Citibank vice-president (wealth management products) Charles Sik said with the liberalisation of foreign exchange administration rules, coupled with de-pegging of the ringgit, such investments also provided investors the opportunity to diversify their risks and investment portfolios.
“The performance of REITs, via the indices of National Association of Real Estate Investment Trusts (NAREIT) of North America and European Public Real Estate Association (EPRA), has shown that investments in global properties for a period of three, five and 10 years ended August 2005, had outperformed other asset classes in Malaysia such as equities and balanced assets on an absolute and risk-adjusted return,” Sik said during an interview in Kuala Lumpur.
“For example, for a period of 10 years, investments in global properties and REITs registered absolute returns of 187% (in ringgit terms) compared with Malaysian bonds (69%) and equities (28%).
“If we stripped out the effects of currency (RM versus US$) from the Asian financial crisis, global property and REIT indices still provided a decent 135% return over 10 years (in US$ terms).”
The findings over a 10-year period also show that global REITs are a higher-risk asset class compared with Malaysian bonds and other balanced portfolio assets, but slightly less riskier than equities.
He added that although tainted with higher risk, global REITs registered the highest returns among all the three comparative asset classes during the period.
Apart from this, global REITs also provide stable income returns and capital gains in the long run.
“From 1995 to 2004, studies showed that this type of asset class turned in total average returns of 13.5% in markets like North America, Asia and Europe combined,” he said.

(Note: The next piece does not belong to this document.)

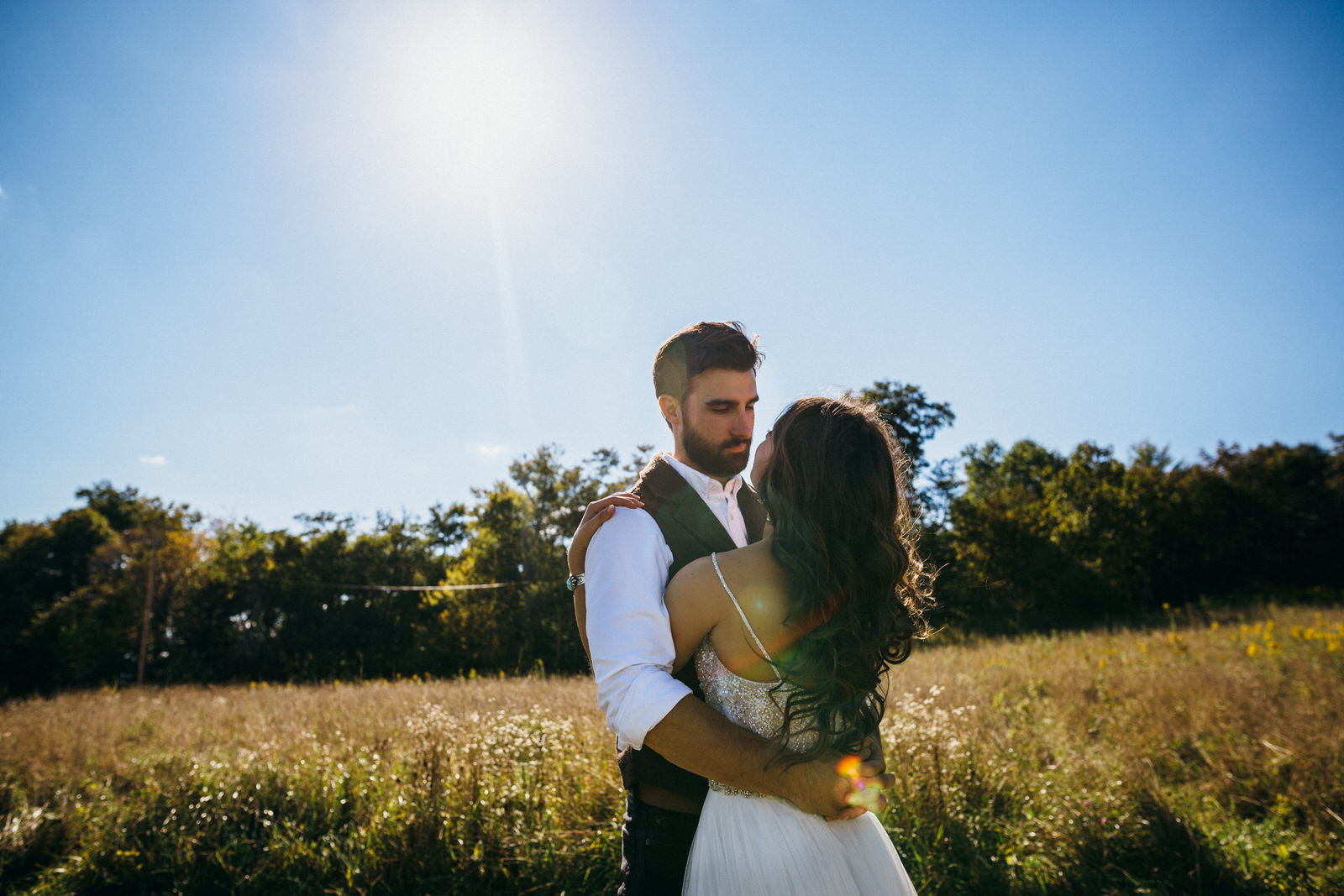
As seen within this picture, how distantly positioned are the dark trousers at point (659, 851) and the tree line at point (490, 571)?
45.1ft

Investing in global properties, he noted, would also safeguard one’s wealth against inflation. Performance of the REIT indices (EPRA and NAREIT from Jan 1, 1995 to Aug 31, 2005) showed that average returns from global REIT investments easily outperformed Malaysia’s inflation rate.
For example, average returns from global REITs of 13.5% easily outstripped the average Malaysia’s inflation rate of 2.4% per annum between 1995 and 2004.
Furthermore, global REITs have low correlation with other classes of Malaysian assets and, hence, further improve investors’ diversification portfolio.